** start **

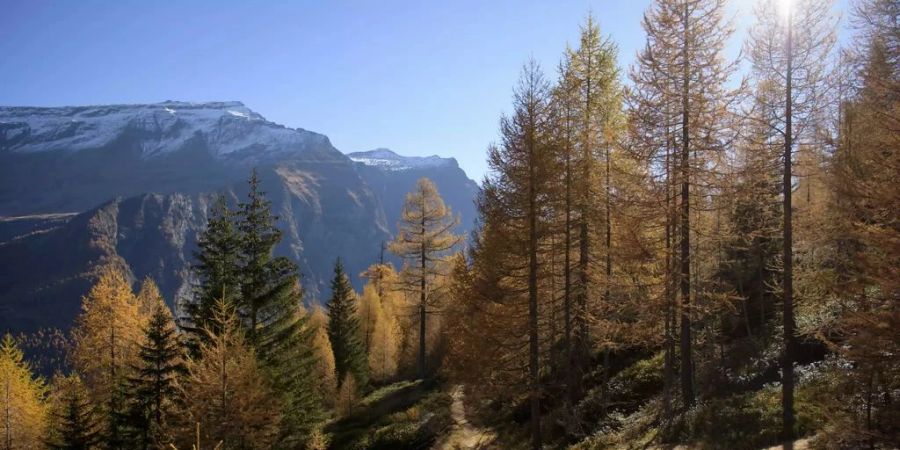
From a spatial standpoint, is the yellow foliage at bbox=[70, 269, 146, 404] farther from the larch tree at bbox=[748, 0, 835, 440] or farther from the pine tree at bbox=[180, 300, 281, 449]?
the larch tree at bbox=[748, 0, 835, 440]

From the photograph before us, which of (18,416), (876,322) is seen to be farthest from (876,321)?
(18,416)

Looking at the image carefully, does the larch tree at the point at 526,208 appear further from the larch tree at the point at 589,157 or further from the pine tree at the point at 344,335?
the pine tree at the point at 344,335

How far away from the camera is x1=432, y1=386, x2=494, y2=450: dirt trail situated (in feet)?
67.6

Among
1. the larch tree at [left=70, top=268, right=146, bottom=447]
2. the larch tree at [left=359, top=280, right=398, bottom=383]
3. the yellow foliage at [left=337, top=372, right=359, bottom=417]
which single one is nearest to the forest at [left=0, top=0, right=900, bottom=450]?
the larch tree at [left=70, top=268, right=146, bottom=447]

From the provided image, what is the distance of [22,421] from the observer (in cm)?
2580

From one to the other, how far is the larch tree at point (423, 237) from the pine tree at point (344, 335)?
26.6 feet

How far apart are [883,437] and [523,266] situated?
9.12m

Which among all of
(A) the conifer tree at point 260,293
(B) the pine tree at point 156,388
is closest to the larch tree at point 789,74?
(A) the conifer tree at point 260,293

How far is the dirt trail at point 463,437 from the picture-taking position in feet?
67.6

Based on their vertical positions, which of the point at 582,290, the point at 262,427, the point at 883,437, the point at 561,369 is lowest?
the point at 262,427

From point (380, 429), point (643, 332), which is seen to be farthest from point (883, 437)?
point (380, 429)

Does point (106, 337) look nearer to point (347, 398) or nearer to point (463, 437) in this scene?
point (347, 398)

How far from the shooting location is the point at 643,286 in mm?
13500

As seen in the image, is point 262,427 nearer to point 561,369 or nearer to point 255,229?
point 255,229
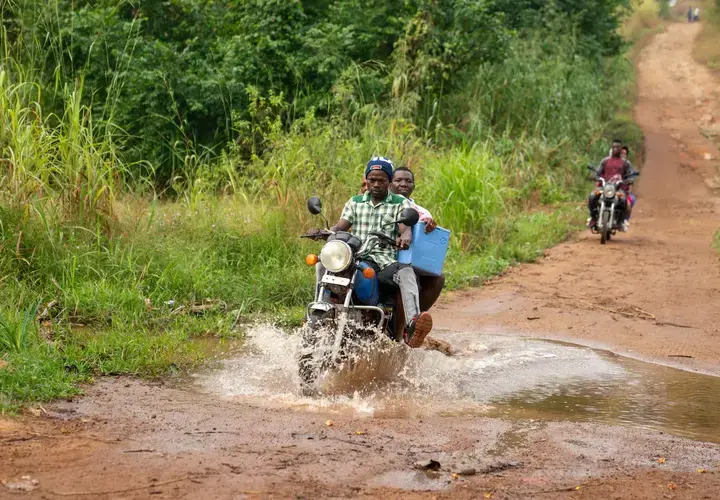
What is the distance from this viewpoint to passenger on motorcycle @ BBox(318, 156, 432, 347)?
649 centimetres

** end **

▶ Set problem: Arrange all of the entries above as a two-column CSV with the headers input and output, one row per entry. Put each entry's text and its answer in a single quoted field each, replace line breaks with spaces, and leave out the pictures.

▶ Completed task:
input,output
"From a spatial standpoint, is the yellow foliage at bbox=[70, 269, 146, 404] farther from the larch tree at bbox=[748, 0, 835, 440] or farther from the pine tree at bbox=[180, 300, 281, 449]?","the larch tree at bbox=[748, 0, 835, 440]"
"From the photograph before us, which of (18,416), (876,322) is seen to be farthest from (876,321)?","(18,416)"
"Looking at the image carefully, does the larch tree at the point at 526,208 appear further from the larch tree at the point at 589,157 or further from the pine tree at the point at 344,335?","the pine tree at the point at 344,335"
"How far away from the camera is x1=432, y1=386, x2=494, y2=450: dirt trail situated (in feet)?","67.6"
"Among 1. the larch tree at [left=70, top=268, right=146, bottom=447] 2. the larch tree at [left=359, top=280, right=398, bottom=383] 3. the yellow foliage at [left=337, top=372, right=359, bottom=417] which single one is nearest to the forest at [left=0, top=0, right=900, bottom=450]?","the larch tree at [left=70, top=268, right=146, bottom=447]"
"From the provided image, what is the distance of [22,421] from the observer (in cm)?","2580"
"From one to the other, how far is the larch tree at point (423, 237) from the pine tree at point (344, 335)?","26.6 feet"
"How far apart are [883,437] and [523,266] situated?","9.12m"
"Which among all of (A) the conifer tree at point 260,293 (B) the pine tree at point 156,388 is closest to the larch tree at point 789,74?","(A) the conifer tree at point 260,293"
"How far is the dirt trail at point 463,437 from the picture-taking position in feet?","67.6"
"Based on their vertical positions, which of the point at 582,290, the point at 262,427, the point at 883,437, the point at 561,369 is lowest?","the point at 262,427"
"From point (380, 429), point (643, 332), which is seen to be farthest from point (883, 437)?","point (380, 429)"
"Does point (106, 337) look nearer to point (347, 398) or nearer to point (463, 437) in this scene?","point (347, 398)"
"How far from the shooting location is the point at 643,286 in mm?","13500"
"As seen in the image, is point 262,427 nearer to point 561,369 or nearer to point 255,229?","point 255,229"
"What is the distance from this viewpoint to passenger on motorcycle @ BBox(318, 156, 432, 347)?","649 centimetres"